Una notizia che cambia lo scenario
Hamas parteciperà alle elezioni per il Consiglio legislativo palestinese fissate per il prossimo 28 novembre. L’annuncio di Husam Badran, membro dell’ufficio politico del movimento, introduce un elemento nuovo in uno scenario palestinese segnato da vent’anni di paralisi istituzionale e, soprattutto, dalla tragedia della guerra.
Non si tratta di un passaggio secondario. Le ultime elezioni legislative risalgono infatti al 2006 e furono vinte proprio da Hamas. Seguì lo scontro con Fatah e, nel 2007, la presa del controllo di Gaza da parte del movimento islamista. Da allora la frattura politica e territoriale palestinese non è stata più ricomposta.
La ricerca di una coalizione
Badran ha annunciato che Hamas intende presentarsi «nell’ambito della più ampia alleanza nazionale possibile». Il movimento starebbe già lavorando con le altre fazioni alla costruzione di un blocco elettorale capace di rappresentare diverse componenti della società palestinese.
È forse questo il dato politicamente più significativo. Hamas non annuncia semplicemente la propria candidatura: cerca una cornice unitaria e sembra voler trasferire sul terreno politico la competizione per la leadership palestinese.
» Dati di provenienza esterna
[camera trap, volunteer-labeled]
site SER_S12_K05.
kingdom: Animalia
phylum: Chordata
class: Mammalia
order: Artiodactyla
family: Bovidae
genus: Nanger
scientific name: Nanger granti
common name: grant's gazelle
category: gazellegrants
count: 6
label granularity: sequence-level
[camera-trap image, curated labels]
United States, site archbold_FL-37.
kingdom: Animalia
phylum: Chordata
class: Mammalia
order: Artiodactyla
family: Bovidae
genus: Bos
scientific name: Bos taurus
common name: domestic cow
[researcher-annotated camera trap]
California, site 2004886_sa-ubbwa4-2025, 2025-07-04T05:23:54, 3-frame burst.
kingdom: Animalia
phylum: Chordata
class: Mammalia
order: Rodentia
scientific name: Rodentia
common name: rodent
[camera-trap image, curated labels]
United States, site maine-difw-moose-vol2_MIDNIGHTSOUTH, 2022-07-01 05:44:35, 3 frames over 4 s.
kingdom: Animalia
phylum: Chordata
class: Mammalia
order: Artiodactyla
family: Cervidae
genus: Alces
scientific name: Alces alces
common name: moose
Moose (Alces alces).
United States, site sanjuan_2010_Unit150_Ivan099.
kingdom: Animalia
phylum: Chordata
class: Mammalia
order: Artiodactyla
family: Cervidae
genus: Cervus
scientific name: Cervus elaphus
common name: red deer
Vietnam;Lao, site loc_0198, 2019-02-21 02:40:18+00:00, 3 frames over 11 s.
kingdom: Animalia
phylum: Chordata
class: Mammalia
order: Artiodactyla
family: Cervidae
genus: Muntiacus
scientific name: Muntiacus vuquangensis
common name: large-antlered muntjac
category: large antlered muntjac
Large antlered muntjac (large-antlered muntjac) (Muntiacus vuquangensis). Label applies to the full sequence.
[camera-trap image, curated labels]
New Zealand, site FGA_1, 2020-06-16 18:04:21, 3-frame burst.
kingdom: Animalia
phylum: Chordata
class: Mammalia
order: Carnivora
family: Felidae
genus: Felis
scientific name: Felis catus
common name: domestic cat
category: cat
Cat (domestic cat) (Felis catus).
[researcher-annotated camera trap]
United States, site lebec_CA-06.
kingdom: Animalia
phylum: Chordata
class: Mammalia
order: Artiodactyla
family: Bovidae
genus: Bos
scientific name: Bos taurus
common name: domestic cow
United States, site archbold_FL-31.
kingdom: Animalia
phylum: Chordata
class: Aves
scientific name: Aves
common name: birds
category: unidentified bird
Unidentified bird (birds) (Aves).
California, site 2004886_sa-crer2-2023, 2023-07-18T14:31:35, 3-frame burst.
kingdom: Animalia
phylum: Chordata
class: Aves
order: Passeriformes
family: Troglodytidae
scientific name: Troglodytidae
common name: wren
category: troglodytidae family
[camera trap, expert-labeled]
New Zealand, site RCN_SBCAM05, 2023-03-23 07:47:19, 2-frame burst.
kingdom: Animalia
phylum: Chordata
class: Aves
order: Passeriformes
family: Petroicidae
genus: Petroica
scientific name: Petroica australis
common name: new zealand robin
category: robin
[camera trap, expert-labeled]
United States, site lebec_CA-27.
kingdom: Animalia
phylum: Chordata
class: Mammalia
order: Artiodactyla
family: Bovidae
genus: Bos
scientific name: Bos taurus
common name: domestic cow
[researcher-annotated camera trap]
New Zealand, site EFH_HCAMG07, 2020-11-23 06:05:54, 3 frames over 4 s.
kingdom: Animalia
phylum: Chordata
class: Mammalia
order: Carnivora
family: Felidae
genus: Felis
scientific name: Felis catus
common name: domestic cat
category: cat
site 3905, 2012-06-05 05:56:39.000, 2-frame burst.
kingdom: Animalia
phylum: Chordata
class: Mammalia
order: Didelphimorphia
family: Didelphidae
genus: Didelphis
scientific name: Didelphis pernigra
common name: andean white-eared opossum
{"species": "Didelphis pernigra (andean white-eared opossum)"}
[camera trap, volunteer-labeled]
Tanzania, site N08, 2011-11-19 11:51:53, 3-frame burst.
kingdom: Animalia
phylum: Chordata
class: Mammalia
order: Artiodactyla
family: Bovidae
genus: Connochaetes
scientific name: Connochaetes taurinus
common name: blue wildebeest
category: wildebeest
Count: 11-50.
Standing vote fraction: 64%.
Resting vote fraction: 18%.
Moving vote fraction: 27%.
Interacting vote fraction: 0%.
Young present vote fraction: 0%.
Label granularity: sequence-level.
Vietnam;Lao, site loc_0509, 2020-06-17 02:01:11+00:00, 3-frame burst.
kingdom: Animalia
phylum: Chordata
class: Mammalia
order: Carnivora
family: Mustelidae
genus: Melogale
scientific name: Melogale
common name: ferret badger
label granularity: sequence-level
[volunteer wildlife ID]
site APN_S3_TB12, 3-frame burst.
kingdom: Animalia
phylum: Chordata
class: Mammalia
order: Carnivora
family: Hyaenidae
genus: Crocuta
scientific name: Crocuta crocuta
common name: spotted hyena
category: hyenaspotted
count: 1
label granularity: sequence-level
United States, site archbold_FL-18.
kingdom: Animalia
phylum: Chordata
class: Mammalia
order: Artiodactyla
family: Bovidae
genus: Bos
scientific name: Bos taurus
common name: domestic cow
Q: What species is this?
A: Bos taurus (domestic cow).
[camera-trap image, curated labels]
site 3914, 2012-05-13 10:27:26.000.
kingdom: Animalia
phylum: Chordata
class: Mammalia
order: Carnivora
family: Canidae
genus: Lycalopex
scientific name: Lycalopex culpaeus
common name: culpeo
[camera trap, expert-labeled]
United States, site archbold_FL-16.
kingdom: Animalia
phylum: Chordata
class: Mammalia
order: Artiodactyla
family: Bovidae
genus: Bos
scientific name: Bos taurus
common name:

Le elezioni, del resto, rappresenterebbero il primo voto legislativo palestinese dal gennaio 2006. Il decreto di Mahmoud Abbas chiama alle urne gli elettori di Gerusalemme Est, Cisgiordania e Gaza. Resta naturalmente da capire come il voto possa svolgersi concretamente, soprattutto nella Striscia devastata dalla guerra infinita.
La domanda decisiva: svolta o metamorfosi?
È qui che la notizia si materializza in un doppio significato. La prima interpretazione, quella più importante se trovasse conferma, è che Hamas abbia preso atto del fallimento della scelta militare e cerchi adesso una legittimazione attraverso le pubbliche elezioni. Sarebbe un cambiamento di enorme portata: dalla logica delle armi alla competizione politica, dalla forza al consenso.
Ma esiste anche l’interpretazione opposta. La partecipazione elettorale potrebbe essere una metamorfosi tattica: ricostruire attraverso le urne quella forza che la guerra ha duramente colpito, recuperare legittimità interna e in particolare internazionale così da ripresentarsi come soggetto politico senza aver realmente abbandonato la precedente strategia.
Il precedente del 2006 impone prudenza: Hamas partecipò alle elezioni, le vinse, ma ciò non determinò la sua trasformazione in una normale forza democratica.
La prova viene dopo il voto
Per questo l’annuncio di Badran è importante, ma, alla fine, senza alcune significato. La vera svolta arriverebbe con il riconoscimento delle regole democratiche, con la presenza del pluralismo all’interno delle istituzioni palestinesi e, soprattutto, con la rinuncia alla violenza come strumento della lotta politica.
Solo allora si potrebbe parlare di una Hamas diversa, rivoluzionata. Fino a quel momento resterà aperto l’interrogativo: le urne al posto delle armi, oppure le urne come nuova veste di una strategia che non è cambiata?